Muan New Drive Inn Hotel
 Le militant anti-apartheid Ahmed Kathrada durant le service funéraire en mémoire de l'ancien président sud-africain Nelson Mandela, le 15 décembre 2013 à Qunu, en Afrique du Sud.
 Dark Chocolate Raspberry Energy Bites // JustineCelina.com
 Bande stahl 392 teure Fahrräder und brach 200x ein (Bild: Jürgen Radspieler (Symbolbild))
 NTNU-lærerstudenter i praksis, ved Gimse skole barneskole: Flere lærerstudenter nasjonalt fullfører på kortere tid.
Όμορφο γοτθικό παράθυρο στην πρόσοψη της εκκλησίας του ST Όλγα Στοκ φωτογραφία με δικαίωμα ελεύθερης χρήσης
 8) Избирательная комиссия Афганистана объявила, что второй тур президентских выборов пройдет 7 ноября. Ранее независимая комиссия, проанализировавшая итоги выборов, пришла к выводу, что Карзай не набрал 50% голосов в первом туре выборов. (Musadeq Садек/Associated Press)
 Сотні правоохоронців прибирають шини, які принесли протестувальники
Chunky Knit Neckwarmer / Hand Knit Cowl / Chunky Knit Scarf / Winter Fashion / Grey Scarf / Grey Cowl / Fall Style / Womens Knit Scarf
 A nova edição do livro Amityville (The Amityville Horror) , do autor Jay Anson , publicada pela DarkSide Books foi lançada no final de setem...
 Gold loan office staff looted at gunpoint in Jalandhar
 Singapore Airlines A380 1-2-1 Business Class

BRIEF => Each of the records is to be written out again without alteration.

YOUR SOLUTION =>
Muan New Drive Inn Hotel
 Le militant anti-apartheid Ahmed Kathrada durant le service funéraire en mémoire de l'ancien président sud-africain Nelson Mandela, le 15 décembre 2013 à Qunu, en Afrique du Sud.
 Dark Chocolate Raspberry Energy Bites // JustineCelina.com
 Bande stahl 392 teure Fahrräder und brach 200x ein (Bild: Jürgen Radspieler (Symbolbild))
 NTNU-lærerstudenter i praksis, ved Gimse skole barneskole: Flere lærerstudenter nasjonalt fullfører på kortere tid.
Όμορφο γοτθικό παράθυρο στην πρόσοψη της εκκλησίας του ST Όλγα Στοκ φωτογραφία με δικαίωμα ελεύθερης χρήσης
 8) Избирательная комиссия Афганистана объявила, что второй тур президентских выборов пройдет 7 ноября. Ранее независимая комиссия, проанализировавшая итоги выборов, пришла к выводу, что Карзай не набрал 50% голосов в первом туре выборов. (Musadeq Садек/Associated Press)
 Сотні правоохоронців прибирають шини, які принесли протестувальники
Chunky Knit Neckwarmer / Hand Knit Cowl / Chunky Knit Scarf / Winter Fashion / Grey Scarf / Grey Cowl / Fall Style / Womens Knit Scarf
 A nova edição do livro Amityville (The Amityville Horror) , do autor Jay Anson , publicada pela DarkSide Books foi lançada no final de setem...
 Gold loan office staff looted at gunpoint in Jalandhar
 Singapore Airlines A380 1-2-1 Business Class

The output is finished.